* [TASK DETAILS]:
Copy out every one of the entries below word for word, leaving the pictures out of your copy.

* [DATA TO USE]:
##########

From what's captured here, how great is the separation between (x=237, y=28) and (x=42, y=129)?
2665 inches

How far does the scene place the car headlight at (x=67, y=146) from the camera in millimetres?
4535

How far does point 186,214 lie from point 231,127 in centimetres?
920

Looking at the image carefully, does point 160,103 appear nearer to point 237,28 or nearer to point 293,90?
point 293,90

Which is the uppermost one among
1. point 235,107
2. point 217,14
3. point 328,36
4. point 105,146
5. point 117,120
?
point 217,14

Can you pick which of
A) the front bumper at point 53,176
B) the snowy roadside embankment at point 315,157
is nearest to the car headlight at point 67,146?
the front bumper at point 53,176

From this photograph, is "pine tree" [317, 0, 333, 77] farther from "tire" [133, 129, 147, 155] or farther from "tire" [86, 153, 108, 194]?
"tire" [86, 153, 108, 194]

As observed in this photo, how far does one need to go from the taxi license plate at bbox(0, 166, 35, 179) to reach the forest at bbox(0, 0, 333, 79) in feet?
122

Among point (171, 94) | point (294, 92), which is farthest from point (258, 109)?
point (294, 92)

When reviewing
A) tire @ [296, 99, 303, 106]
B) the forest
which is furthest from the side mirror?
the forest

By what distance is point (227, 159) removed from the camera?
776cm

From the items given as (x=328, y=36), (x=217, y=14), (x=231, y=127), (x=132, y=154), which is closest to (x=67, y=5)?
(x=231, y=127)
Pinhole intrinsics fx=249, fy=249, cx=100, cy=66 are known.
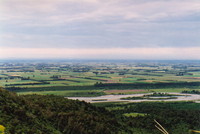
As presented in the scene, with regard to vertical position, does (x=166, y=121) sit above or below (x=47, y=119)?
below

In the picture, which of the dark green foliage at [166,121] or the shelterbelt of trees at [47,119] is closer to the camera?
the shelterbelt of trees at [47,119]

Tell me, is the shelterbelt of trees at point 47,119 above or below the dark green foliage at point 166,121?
above

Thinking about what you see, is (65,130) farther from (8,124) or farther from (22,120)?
(8,124)

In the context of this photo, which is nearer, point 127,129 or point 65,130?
point 65,130

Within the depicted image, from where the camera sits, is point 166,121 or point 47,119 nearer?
point 47,119

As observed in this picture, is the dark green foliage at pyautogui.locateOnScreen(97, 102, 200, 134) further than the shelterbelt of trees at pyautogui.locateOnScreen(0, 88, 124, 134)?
Yes

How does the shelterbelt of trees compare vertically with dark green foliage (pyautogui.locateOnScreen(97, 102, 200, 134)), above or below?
above

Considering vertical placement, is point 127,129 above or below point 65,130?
below

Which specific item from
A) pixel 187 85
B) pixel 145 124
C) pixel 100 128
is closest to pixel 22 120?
pixel 100 128
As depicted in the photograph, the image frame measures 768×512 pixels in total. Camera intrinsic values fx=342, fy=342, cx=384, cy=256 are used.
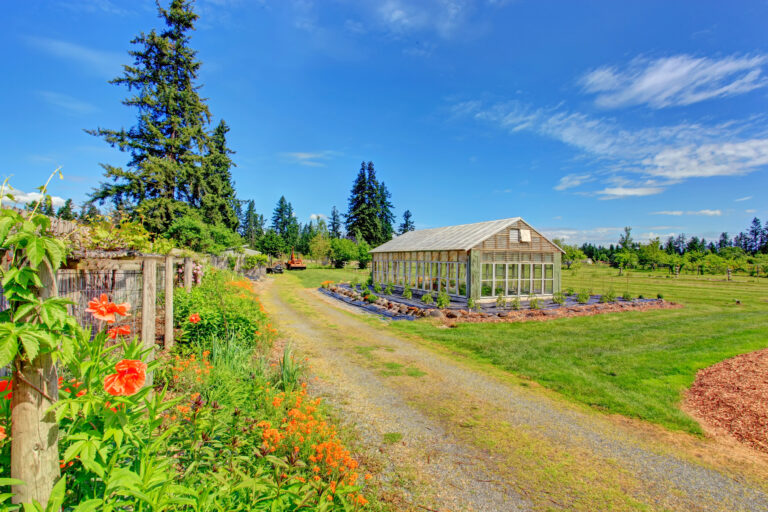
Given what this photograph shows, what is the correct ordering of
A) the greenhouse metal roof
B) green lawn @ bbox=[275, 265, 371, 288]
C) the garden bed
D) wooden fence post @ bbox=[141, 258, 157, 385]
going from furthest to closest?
1. green lawn @ bbox=[275, 265, 371, 288]
2. the greenhouse metal roof
3. the garden bed
4. wooden fence post @ bbox=[141, 258, 157, 385]

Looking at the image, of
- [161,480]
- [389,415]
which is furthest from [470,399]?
[161,480]

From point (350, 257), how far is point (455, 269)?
30201mm

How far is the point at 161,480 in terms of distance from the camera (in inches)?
65.1

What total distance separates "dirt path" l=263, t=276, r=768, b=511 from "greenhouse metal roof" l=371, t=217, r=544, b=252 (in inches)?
388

##########

* [ANSWER FOR THIS EXERCISE]:
From what's captured here, how great is the separation between (x=237, y=28) and (x=42, y=129)?
2665 inches

How far does the scene place the car headlight at (x=67, y=146) from the camera in millimetres?
4535

How far does point 186,214 lie from point 231,127 in centimetres?
920

Looking at the image carefully, does point 160,103 appear nearer to point 237,28 or nearer to point 293,90?
point 293,90

Which is the uppermost one among
1. point 235,107
2. point 217,14
3. point 328,36
4. point 105,146
5. point 117,120
?
point 217,14

Can you pick which of
A) the front bumper at point 53,176
B) the snowy roadside embankment at point 315,157
is nearest to the car headlight at point 67,146?
the front bumper at point 53,176

From this photograph, is "pine tree" [317, 0, 333, 77] farther from "tire" [133, 129, 147, 155] or farther from "tire" [86, 153, 108, 194]?
"tire" [86, 153, 108, 194]

As observed in this photo, how far does one need to go from the taxi license plate at bbox(0, 166, 35, 179) to reach the forest at bbox(0, 0, 333, 79) in feet?
122

Among point (171, 94) | point (294, 92), which is farthest from point (258, 109)?
point (294, 92)

When reviewing
A) tire @ [296, 99, 303, 106]
B) the forest
which is furthest from the side mirror?
the forest

By what distance is point (227, 159) removed from the camera?
776cm

From the items given as (x=328, y=36), (x=217, y=14), (x=231, y=127), (x=132, y=154), which is closest to (x=67, y=5)?
(x=231, y=127)
Pinhole intrinsics fx=249, fy=249, cx=100, cy=66 are known.
As presented in the scene, with regard to vertical position, does (x=166, y=121) sit above or below (x=47, y=119)?
below

In the picture, which of the dark green foliage at [166,121] or the shelterbelt of trees at [47,119] is closer to the camera?
the shelterbelt of trees at [47,119]

Tell me, is the shelterbelt of trees at point 47,119 above or below the dark green foliage at point 166,121?
above

Thinking about what you see, is (65,130) farther from (8,124) or farther from (22,120)?
(8,124)

In the context of this photo, which is nearer, point 127,129 or point 65,130?
point 65,130

Within the depicted image, from where the camera sits, is point 166,121 or point 47,119 nearer?
point 47,119

As observed in this picture, is the dark green foliage at pyautogui.locateOnScreen(97, 102, 200, 134) further than the shelterbelt of trees at pyautogui.locateOnScreen(0, 88, 124, 134)?
Yes

How does the shelterbelt of trees compare vertically with dark green foliage (pyautogui.locateOnScreen(97, 102, 200, 134)), above or below?
above

Considering vertical placement, is point 127,129 above or below point 65,130?
below

Which specific item from
A) pixel 187 85
B) pixel 145 124
C) pixel 100 128
is closest to pixel 22 120?
pixel 100 128
As depicted in the photograph, the image frame measures 768×512 pixels in total. Camera intrinsic values fx=342, fy=342, cx=384, cy=256 are used.
Given what this photograph shows, what is the correct ordering of
A) the greenhouse metal roof
B) green lawn @ bbox=[275, 265, 371, 288]
C) the garden bed
D) wooden fence post @ bbox=[141, 258, 157, 385]
going from furthest to closest?
1. green lawn @ bbox=[275, 265, 371, 288]
2. the greenhouse metal roof
3. the garden bed
4. wooden fence post @ bbox=[141, 258, 157, 385]

Looking at the image, of
- [161,480]
- [389,415]
which is furthest from [470,399]?
[161,480]

From point (350, 257), how far is point (455, 269)?
30201mm

How far is the point at 161,480 in terms of distance from the camera (in inches)?
65.1

What total distance separates "dirt path" l=263, t=276, r=768, b=511 from "greenhouse metal roof" l=371, t=217, r=544, b=252 (in inches)?
388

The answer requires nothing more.